A The pride of home ownership is a dream for most Canadians. Unfortunately, this may only be a dream for many and may never become a reality.
Some individuals may have difficulty qualifying for a mortgage, even with the creativity of many financial lenders. Rule number 1: Buy what you can afford, not what you can borrow. Price increases in the Toronto real estate market easily outpace the marginal increases in salaries of the average Toronto household.
Pooling the financial resources of several family members can be an excellent opportunity for first-time buyers to get into a home. Eventually, you can save sufficient equity to have your own dream home. Obviously, this does not come without making sacrifices and concessions. A dream home can quickly become a nightmare, particularly when your mother-in-law may not be your first choice in roommates.

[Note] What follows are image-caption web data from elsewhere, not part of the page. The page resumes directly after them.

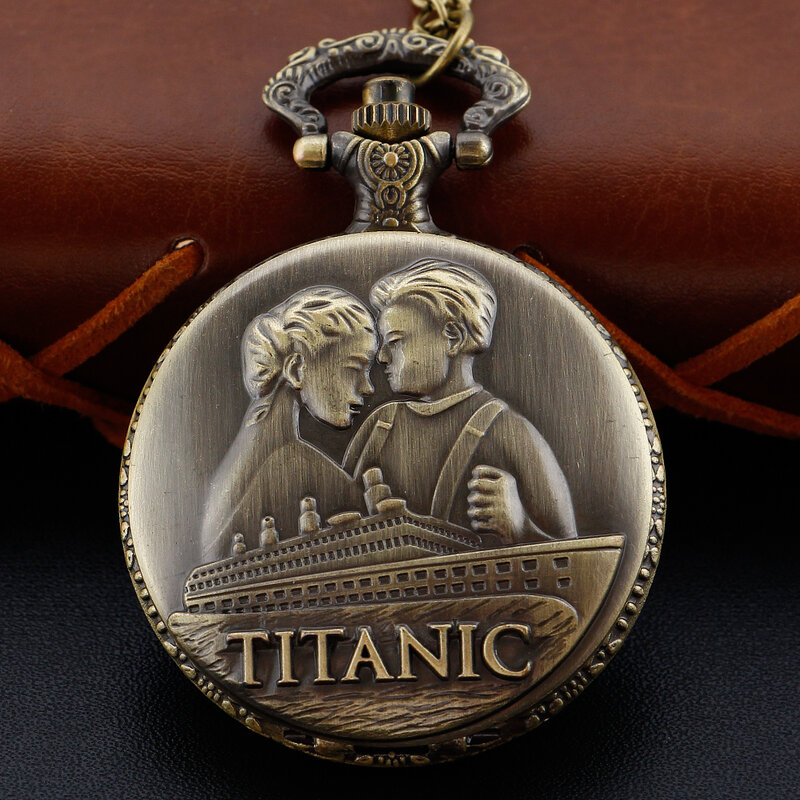 الكلاسيكية الرجعية تيتانيك ثلاثية الأبعاد تنقش شعار العتيقة كوارتز ساعة الجيب زوجين أفضل عطلة هدية تذكارية على مدار الساعة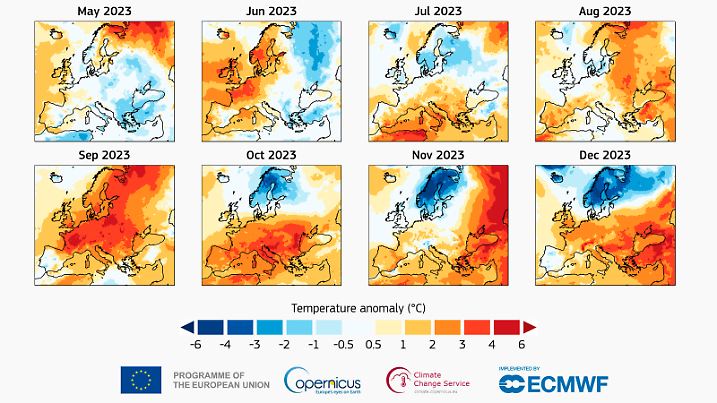 Temperaturabweichung von Januar bis Dezember im Jahr 2023 in Europa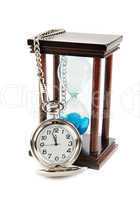 hourglass and a pocket watch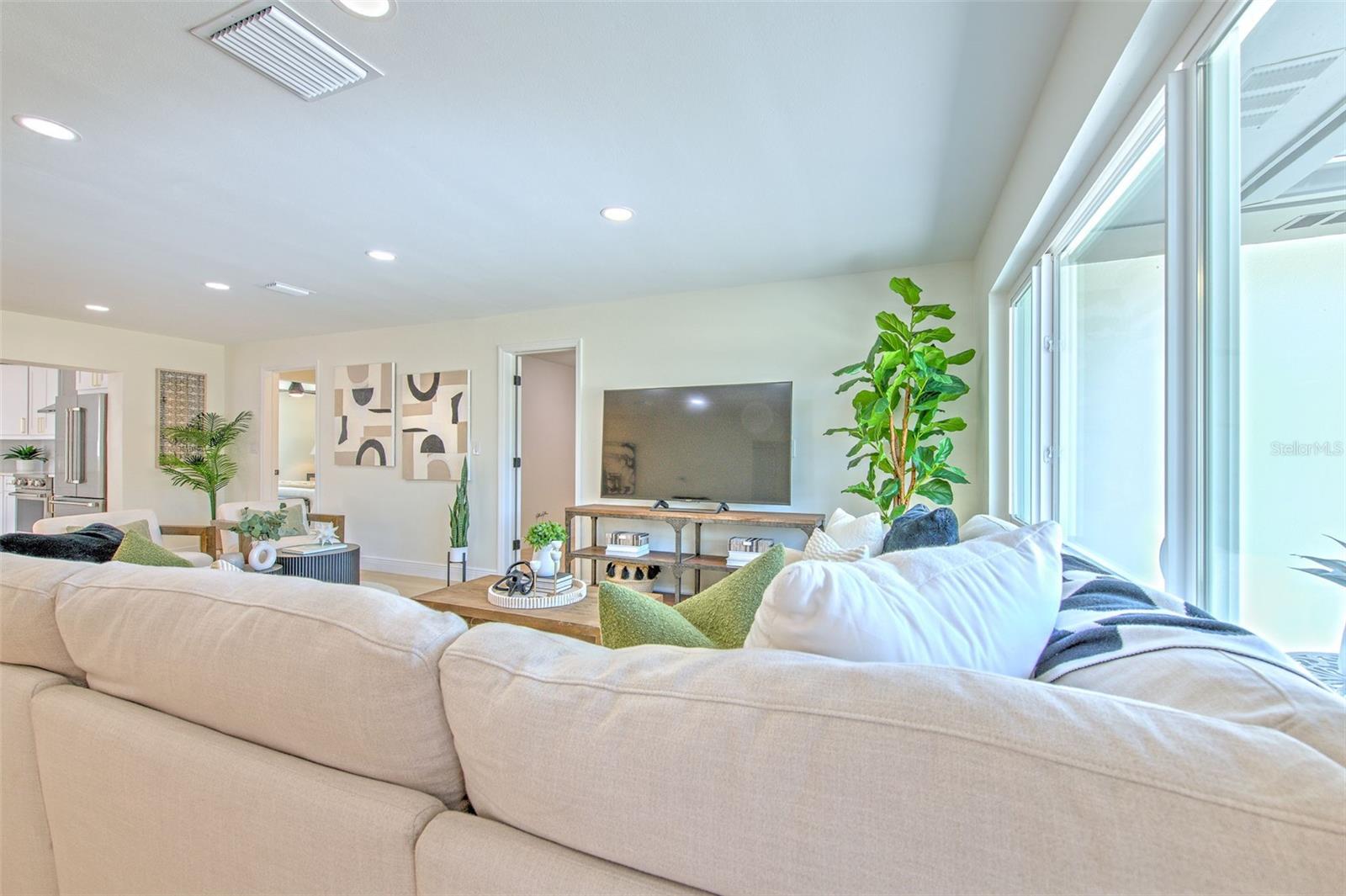 Spacious family room to the right upon entry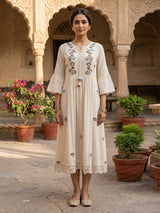 Off white cotton silk women dreamy botanical lace kurti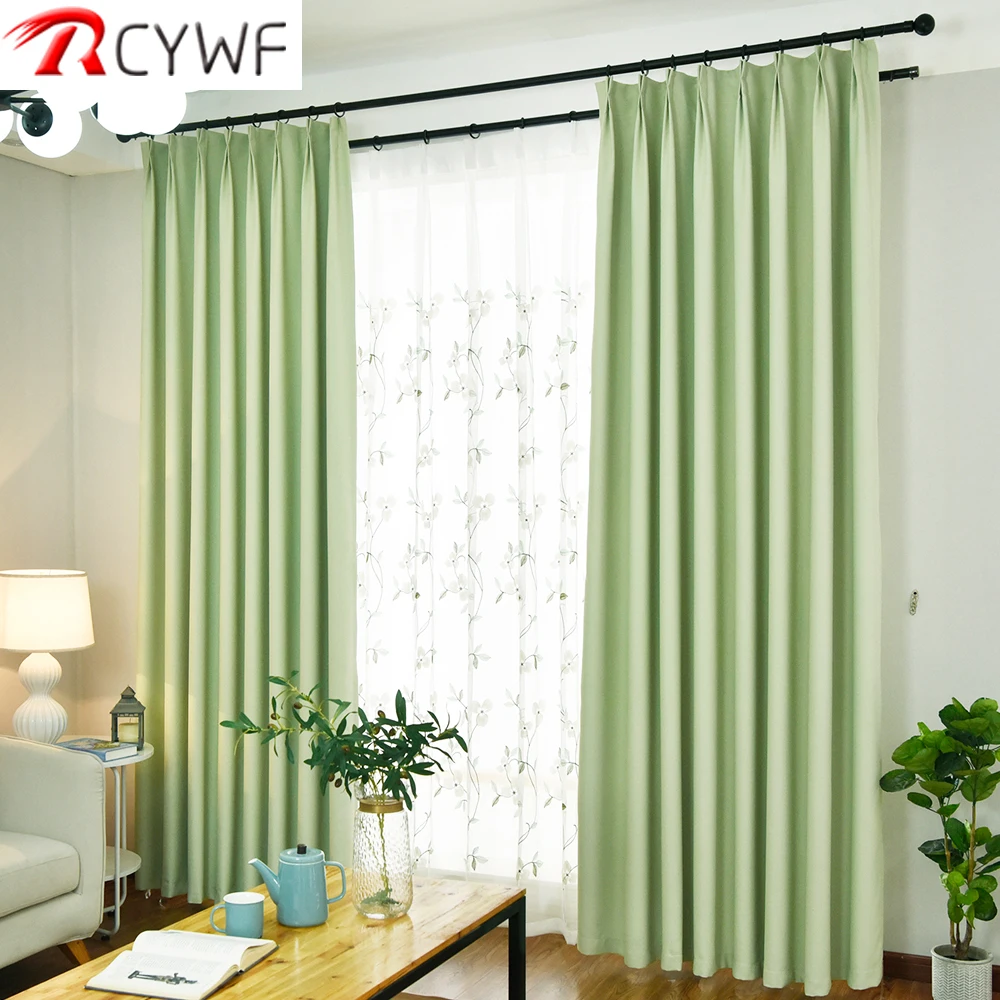 Tanie Nowoczesne zasłony zaciemniające do salonu różowe zielone niebieskie fioletowe sypialnia gotowe zasłony na ozdoba okna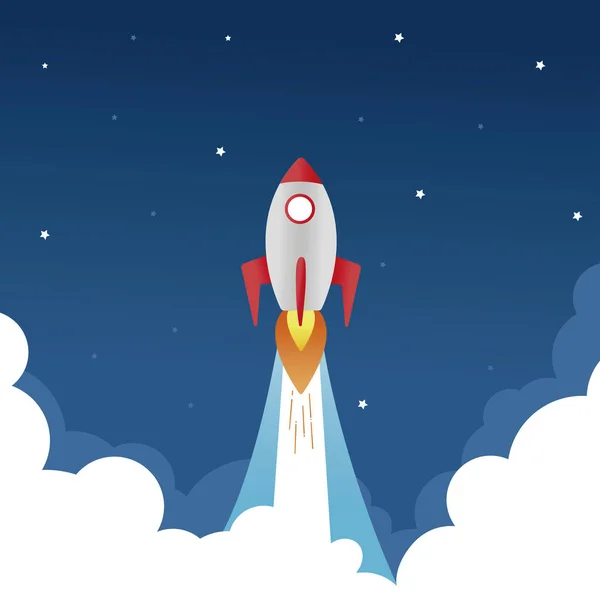 Roket pencere alanı için. işe başlamak başlatmak, illüstrasyon roket kavramı.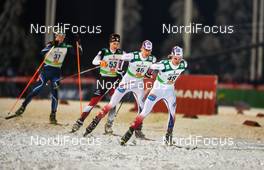 29.11.2014, Ruka, Finland (FIN): Matti Herola (FIN), Paul Gerstgraser (AUT), Magnus Krog (NOR), Mikko Kokslien (NOR), (l-r) - FIS world cup nordic combined, individual gundersen HS142/10km, Ruka (FIN). www.nordicfocus.com. © Felgenhauer/NordicFocus. Every downloaded picture is fee-liable.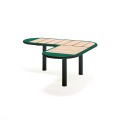 Banc Public Nordhavn Sans Dossier en forme de L, bois et métal, design moderne.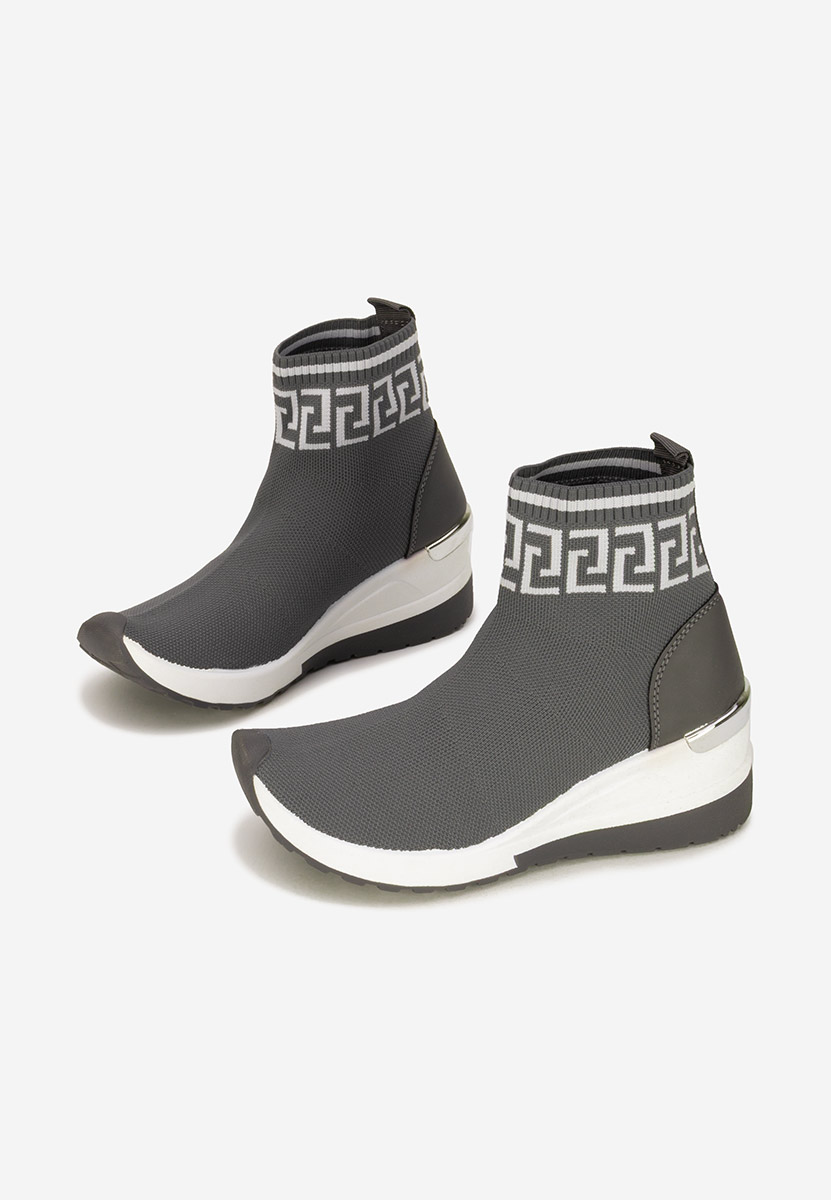 Szare sneakersy wysokie Ofelina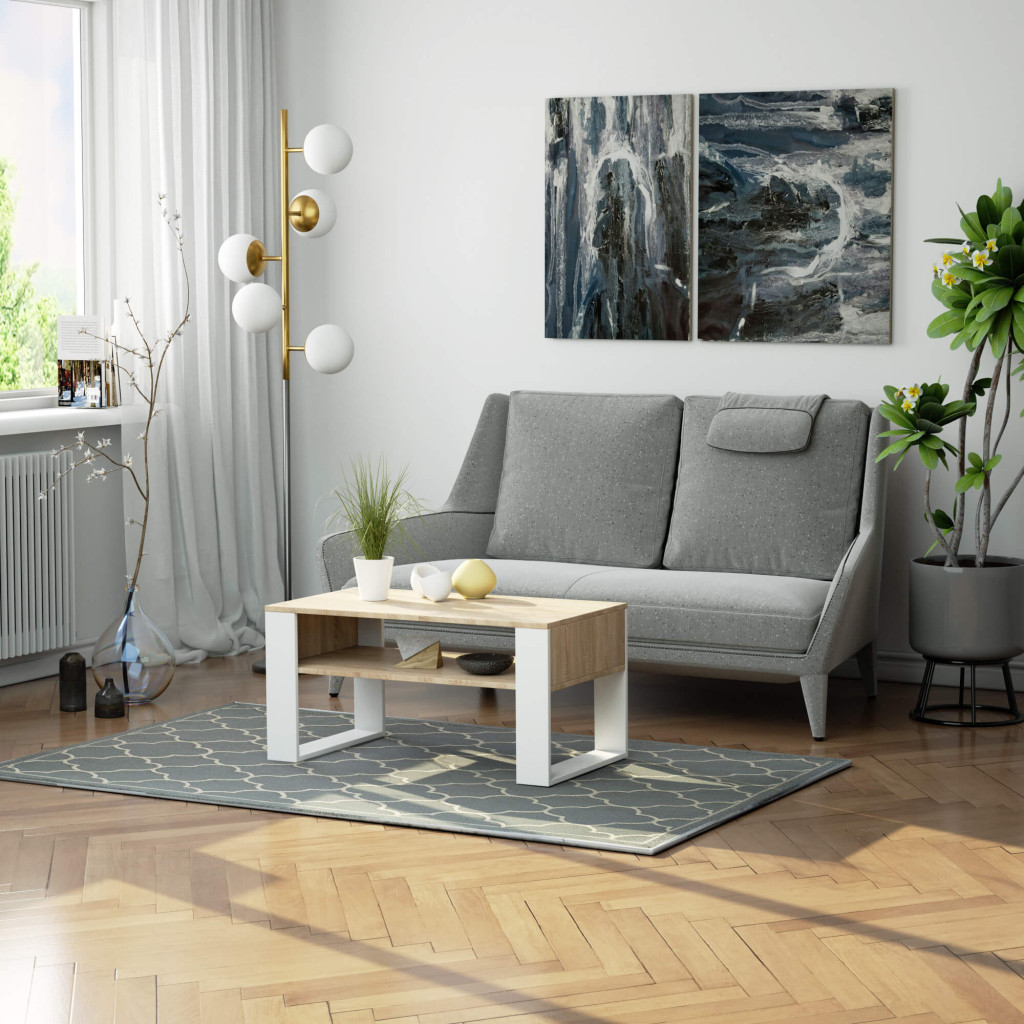 Domi dohányzóasztal alsó polccal, laminált asztallappal, 92x50x45 cm, sonoma tölgy és fehér - Image 4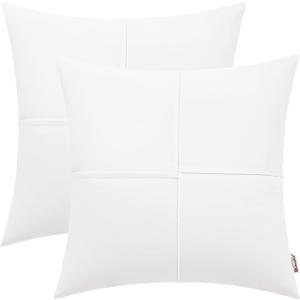 BRAWARM Faux Leather Throw Pillow Covers 16 X 16 Inches, White Leather Pillow Covers Pack of 2, Hand Stitched Leather Decorative Throw Pillows for Couch Sofa Bed Living Room Home Garden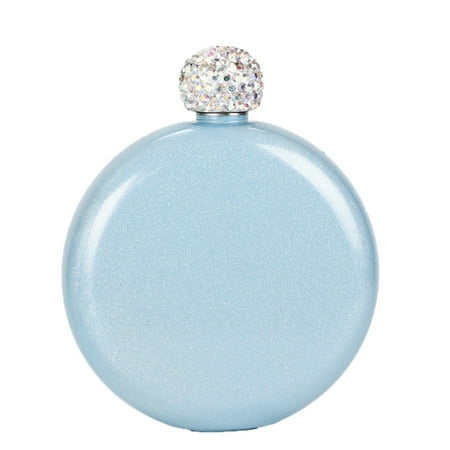 

140ml portable Stainless Steel Wine Alcohol Liquor Flask Creative Crystal Lid Kitchen Supplies Bottles Blue
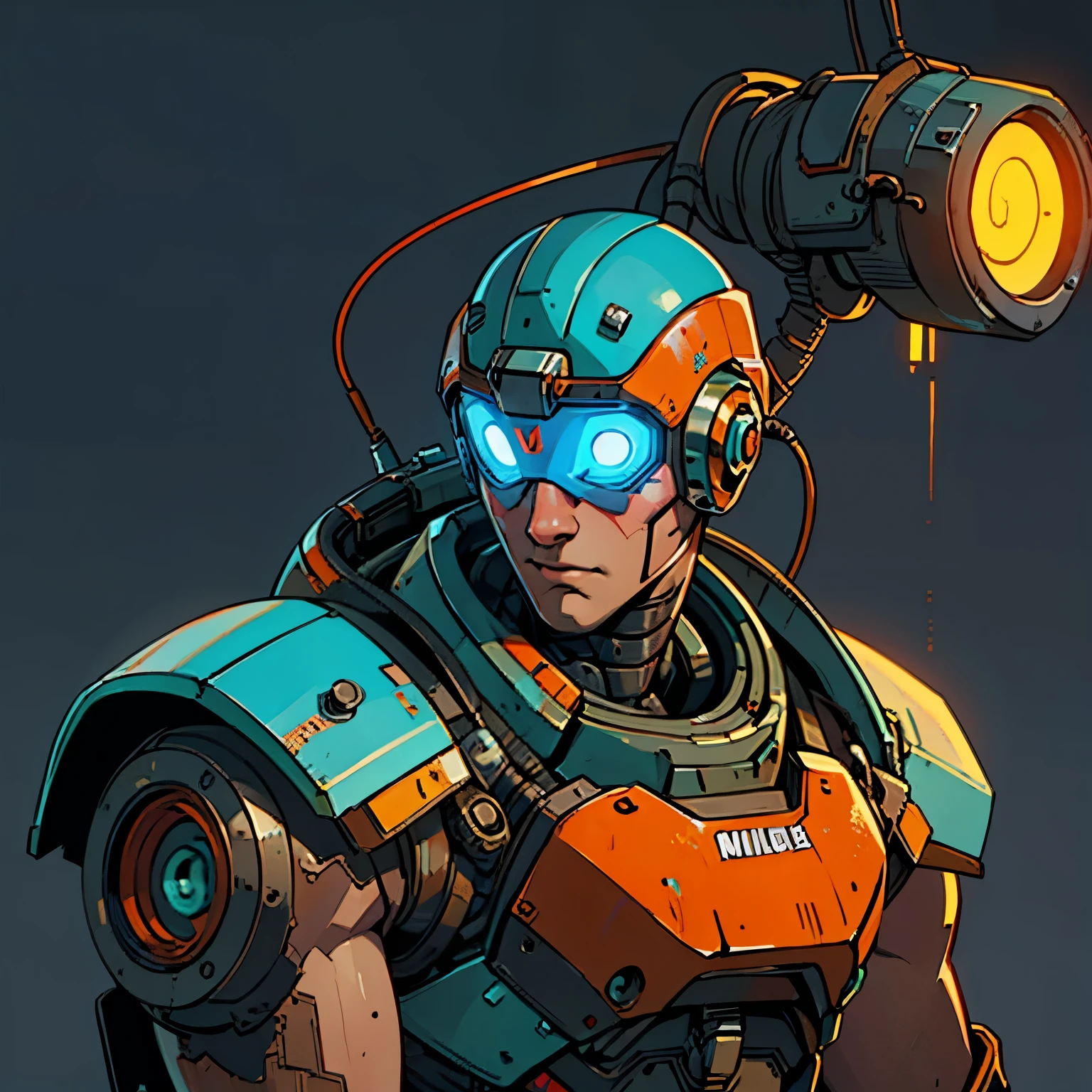 1robot, old militech robot, visible wires, rusted,, cyberpunk, detailed, high quality, (no humans 1.6), (Simple background)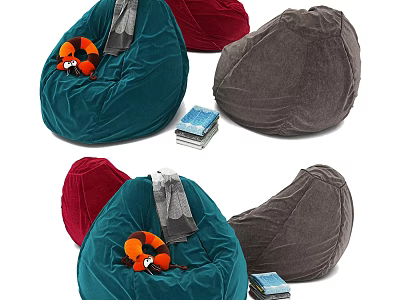 Comfortable Bean Bag Chairs In Various Colors With Stuffed Toy And Books 3d model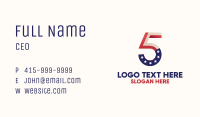 Patriotic Number 5 Business Card Image Preview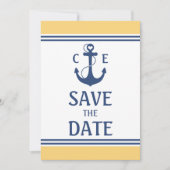 Geel en Blauw Nautisch Sla de Datum op Save The Date (Voorkant)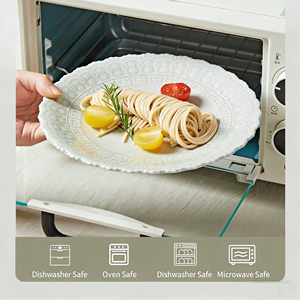 Juego de Vajilla de Cerámica Verde al por Mayor, Platos y Tazones de Porcelana con Relieve de Encaje y Diseño Moteado, Estilo Boho, Personalizable para Minoristas - Product Image 5
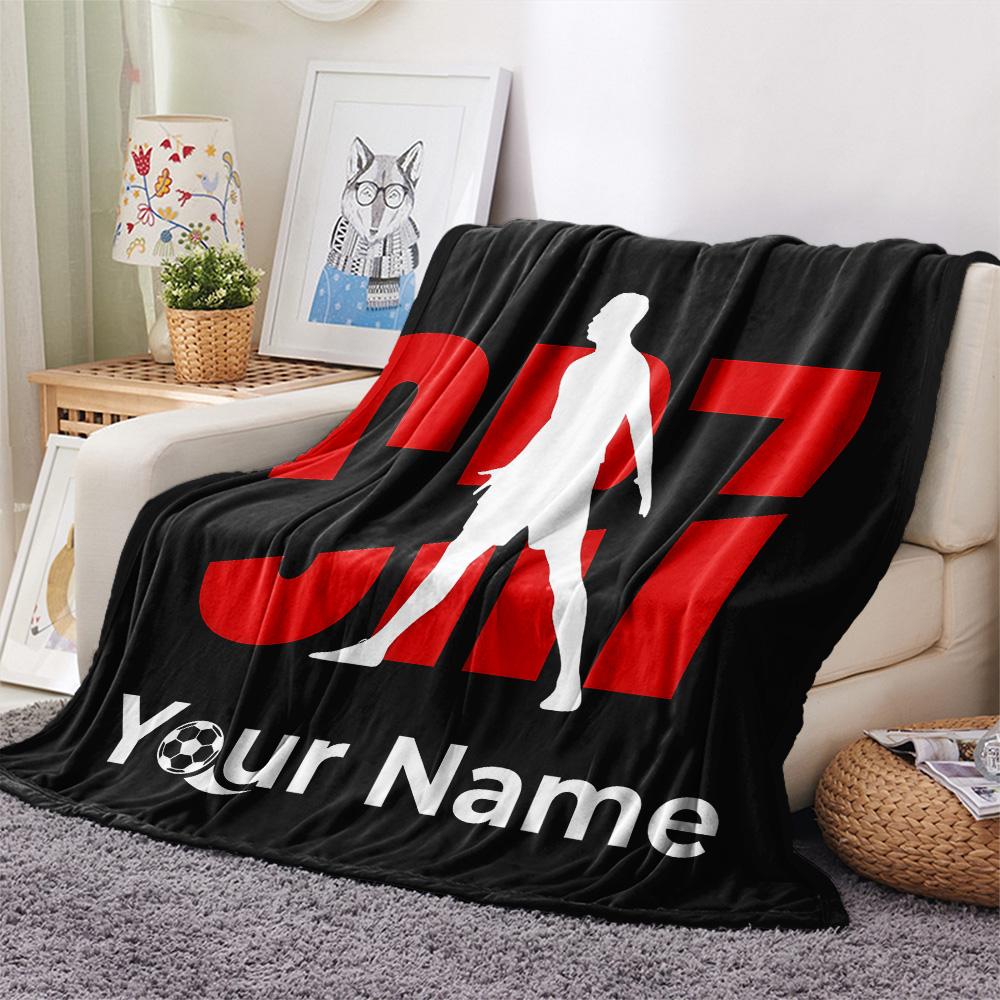 1PC Custom Name CR7 Patterned Flannel Blanket Suitable For All Seasons for Home Decor Warmth and Comfort Gifts Holiday Present -HE54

Extended family arrangements are not uncommon for many immigrant families that have three generations under one roof. For some cultures, this is the norm. However, this form of living arrangement is not for everyone. Most couples marry to start a family, not to inherit two generations of families.

Food for thought that may help you make a decision:
›› Discuss the financial arrangements with your family member(s) before making a commitment. Are the downpayments equal? How will the equity of the condo be divided in the event of a sale? Are the mortgage payments divided equally? What about condo fees? What happens if one partner wants out? Whose names goes on title?
›› Does the extended family get along? Family relations can deteriorate faster than an old home with termites! Discuss these arrangements thoroughly with your spouse.
›› A meeting with a lawyer beforehand can ease tension later. Sometimes, it’s good to write things down and not have regrets later. Make no mistake, this is a business relationship.
›› Family financial resource pooling can be very successful for real estate and stock investments. Some of Canada’s wealthiest owners of real estate and public companies are family owned. It sometimes pays to keep it “all in the family.”
›› Your tax adviser can explain some pros and cons of pooling from a tax perspective. Compare the tax advantages of having extended families under one roof, with the loss of other tax credits and government programs.
›› How is the credit rating of the other family members? Pooling can help family members with less than excellent credit re-establish themselves.

Family dynamics are an important ingredient when families pool their financial resources. Real estate prices will always rise and fall, but families are priceless.